## CONSIGNE
Écrivez la suite de l'article sur les ravages des pieuvres, à partir de sa dernière phrase.

## EXTRAIT SOURCE
Les pieuvres exercent leurs ravages
par
Charles Léger


 

 

Source : La Dépêche de Brest 18 novembre 1937

 

Elles sont revenues les pieuvres, on ne sait d'où, en rangs serrés, en masses profondes ;

elles sont venues s'établir sur cette côte déchiquetée du Nord-Finistère, parmi les rocs chaotiques et les goémons géants ;

elles sont venues jusque dans ces antres merveilleux où pullulait la faune marine.

 

Partout, elles se sont tapies ;

partout, elles se sont insinuées.

De leurs huit bras mous, elles ont étreint la proie, quelle qu'elle fût ;

de leurs innombrables suçoirs, elles ont pompé la vie, faisant un massacre effroyable.

 

Elles firent leur apparition, les pieuvres, il y a trois semaines à l'Aberwrac'h.

Elles sévissaient déjà à Sein, Ouessant, Roscoff, aux Sept-Îles.

 

Voici, dans le port de l'Aberwrac'h, la Fleur de France, patron Abjean ;

l'Amitié, patron Sévère, tous deux originaires de Moguériec, qui sont venus se fixer ici.

## DONNÉES FOURNIES
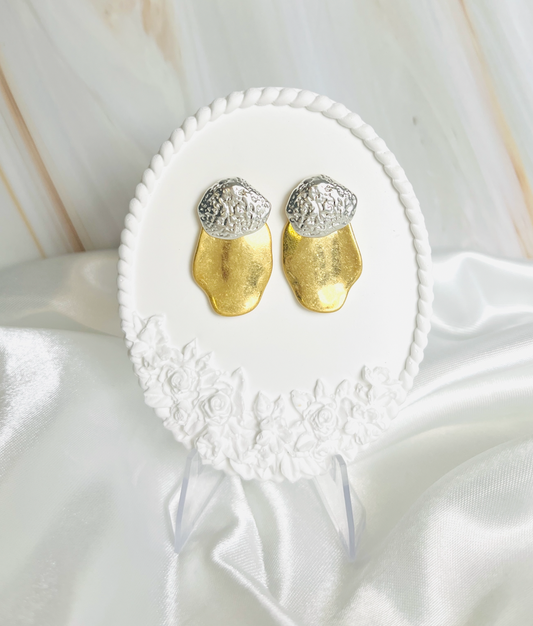 Pendientes Tamar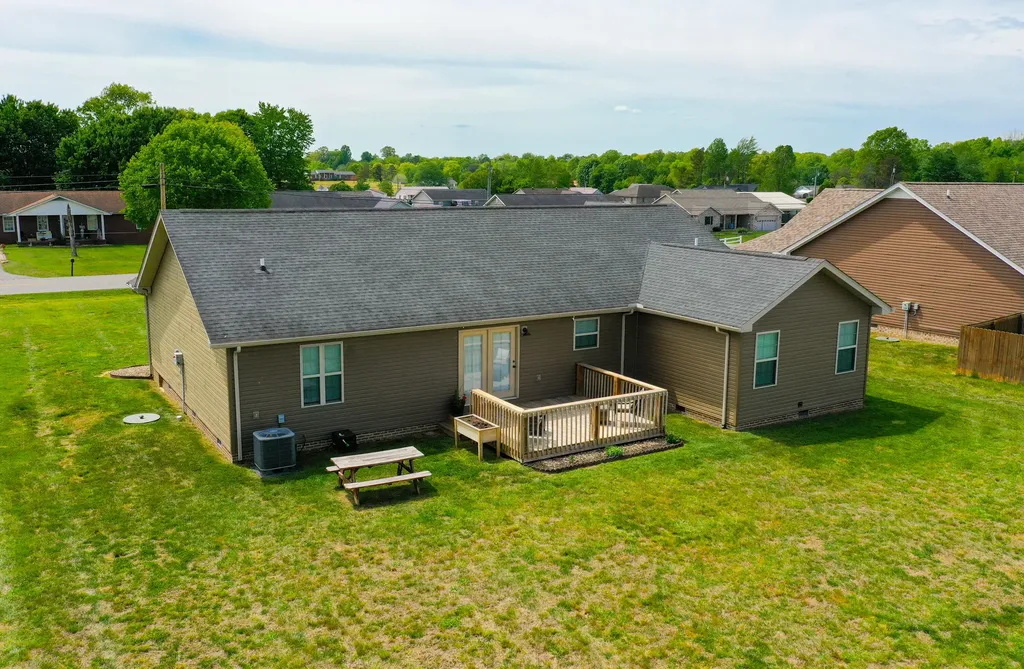 3522 Barbourville Road London KY 40744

## RÉPONSE À LA CONSIGNE
Ils savaient bien qu'en péchant entre la bouée à sifflet de Portsall et l'entrée de l'Aberwrac'h, ils étaient assurés de faire bonne moisson de langoustes.

 

Aussi s'étaient-ils outillés.

Aux mortes eaux, ils placent dans les fonds de leur choix jusqu'à 300 filets de 25 mètres chacun.

Sagement, ils les répartissent par « touées » de vingt filets qu'ils repèrent à l'aide d'une bouée à chaque extrémité.

 

Avec ces sept kilomètres et demi de filets, ils peuvent s'attendre à de sérieuses captures.

Or, le mardi de la semaine dernière, l'un d'eux, dans 80 filets, ramenait 79 langoustes.

Soixante d'entre elles étaient complètement vidées, n'offrant plus que leur carapace dégarnie !

 

Par contre, les filets étaient lourds de pieuvres.

Parfois, trois ou quatre se disputaient la même langouste.

 

Les pêcheurs ont donc abandonné les filets pour entreprendre la capture des congres.

Il leur fallait pour cela un double matériel.

Celui-ci comporte environ soixante rouleaux de corde de cent mètres, portant chacun trente hameçons.

L'appât est fait de lambeaux d'encornets que livrent les chalutiers de Lorient moyennant 1 fr. 50 ou 1 fr. 75 le kilo.

Chaque bateau emploie environ soixante kilos d'encornets par jour.

 

Au début, l'expérience s'avéra excellente.

Un bateau ramena certain jour 500 kilos de congres.

Mais les pieuvres intervinrent.

Elles se jetèrent sur cet appât qu'elles se disputèrent si violemment que les pêcheurs purent en ramener 150 en un jour.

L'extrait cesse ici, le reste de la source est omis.